After opening remarks concluded, the committee moved on to debating amendments, the first of which was an "amendment in the nature of a substitute," which replaced the original bill text. The substitute amendment made several minor changes, including:

  • Giving the secretary discretion to stop Pell Grant awards for students with an "unusual enrollment history" until a financial aid administrator says otherwise (p. 159).

  • Allowing institutions to use fiscal year 2018 appropriations for FSEOG until end of fiscal year 2019 (p. 209).

  • Allowing students who had a TEACH Grant disbursement on or before June 30, 2018 to continue to receive those funds until completing their program or receiving the total amount of available aid (p. 213).

  • Changing requirements for disbursement of credit balances (p. 283).

  • Allowing institutions to provide information for scholarship organizations with explicit written consent (p. 398).

  • Changing the calculation of percentage not earned for the return of Title IV funds (R2T4) (p. 411).

  • Prohibiting institutions from counseling a borrower to divorce or separate or live apart to qualify for more aid (p. 445).

  • Defining sample items for common performance metrics for loan servicers (p. 478).

  • Exempting loan servicers from state licensing fees (p. 481).

  • Changing accreditation requirements for distance education (p. 488).

The substitute amendment was adopted early on, and all subsequent amendments were being offered with that amendment’s text as the base.

Other accepted amendments of note included: an amendment from Rep.

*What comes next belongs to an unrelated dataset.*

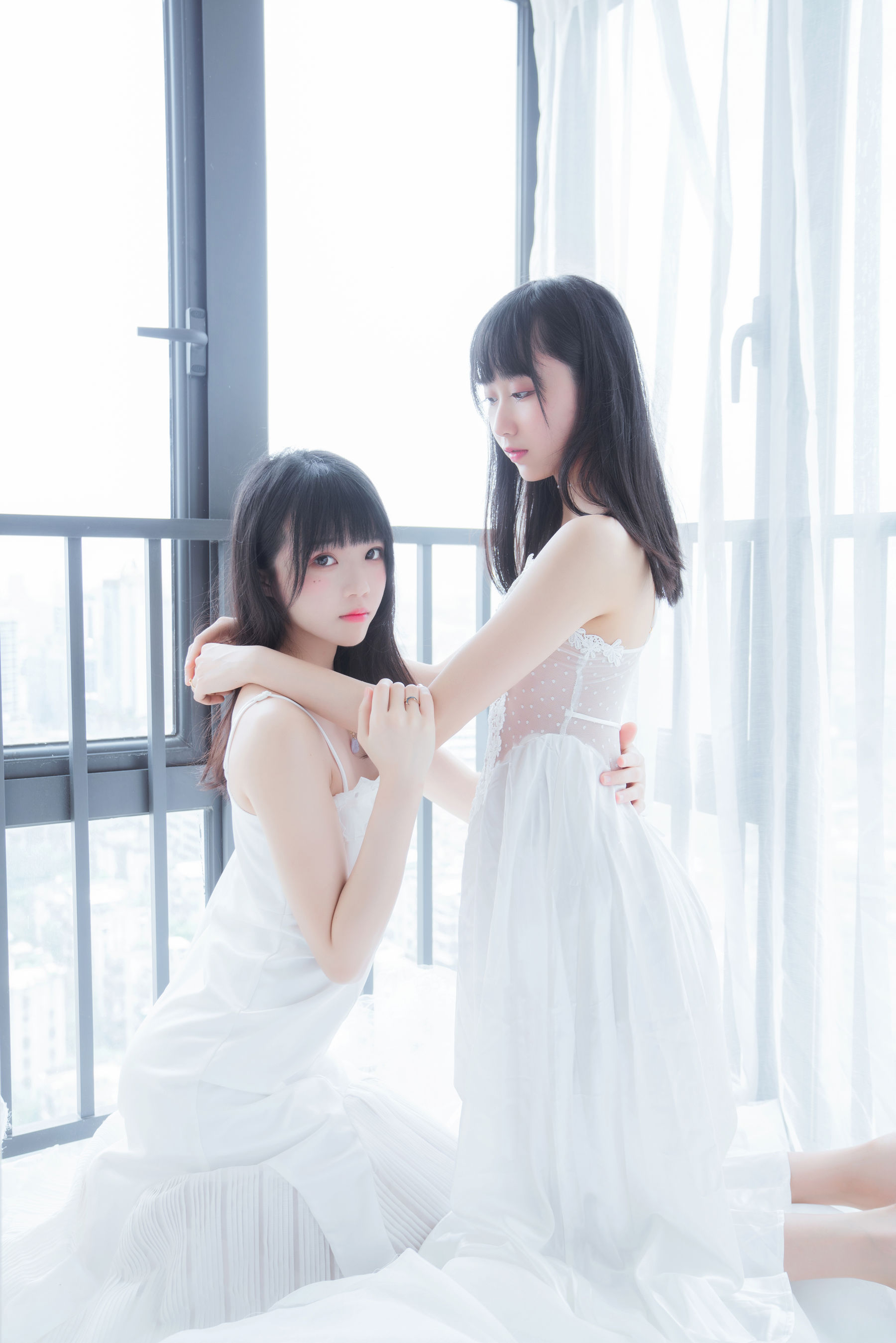 图片[2]-[COSPLAY] 桜桃喵 – 萌系小姐姐木绵绵OwO&桜桃喵 朝(白裙×白裙)-看套图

Glenn Grothman (R-WI) to require financial aid administrators to certify to the secretary each year that they have completed the annual counseling required in the PROSPER Act (a reminder that the PROSPER Act would require annual counseling); an amendment from Rep. Rick Allen (R-GA) ensuring that nothing prevents institutions from providing additional counseling; an amendment from Grothman to require the Department of Education (ED) to study the impact and efficiency of the Pell Grant bonus; an amendment from Rep. Luke Messer (R-IN) directing the secretary to develop a consumer-friendly plain language disclosure form for borrowers of federal student loans with an annual signature; and an amendment from Messer requiring the Government Accountability Office (GAO) to study the feasibility and practicality of moving ED’s Office of Federal Student Aid (FSA) to the Department of Treasury.

Notably, all of the committee’s Democratic members also voted in favor of an amendment from Grothman that ultimately failed and would have removed the Pell Grant bonus from the bill. During the debate of that amendment, Scott explained that he has not seen research to support the idea that a small increase in Pell Grant awards would influence behavior, and the bonus would set up a de facto system in which wealthier students would have one credit expectation to be considered full-time, and low-income students would have another, as they would be required to take 15 credits each semester to receive the Pell boost.

In the end, the committee voted 23-17 to recommend the bill to the House floor for a full vote.

Following the final vote, Scott again lamented that the bill would not ultimately help, saying it favors corporations over students.

"We can do better," he said.


Publication Date: 12/13/2017

David S | 12/13/2017 10:26:41 AM

Hats off to Allie and all other higher ed journalists, and anyone else, who binge-watched all 14 or so hours of this yesterday. I only watched what I guess were some of the early-season episodes, and it offered up some fairly predictable political theatre, grandstanding, and a never-ending, mind-numbing lack of understanding of these programs and higher ed in general from numerous elected officials. The bill continues to include more bad than good, way more. As Congressman Scott says, they can do better. Hopefully the Senate will clean up at least some of the very rough spots.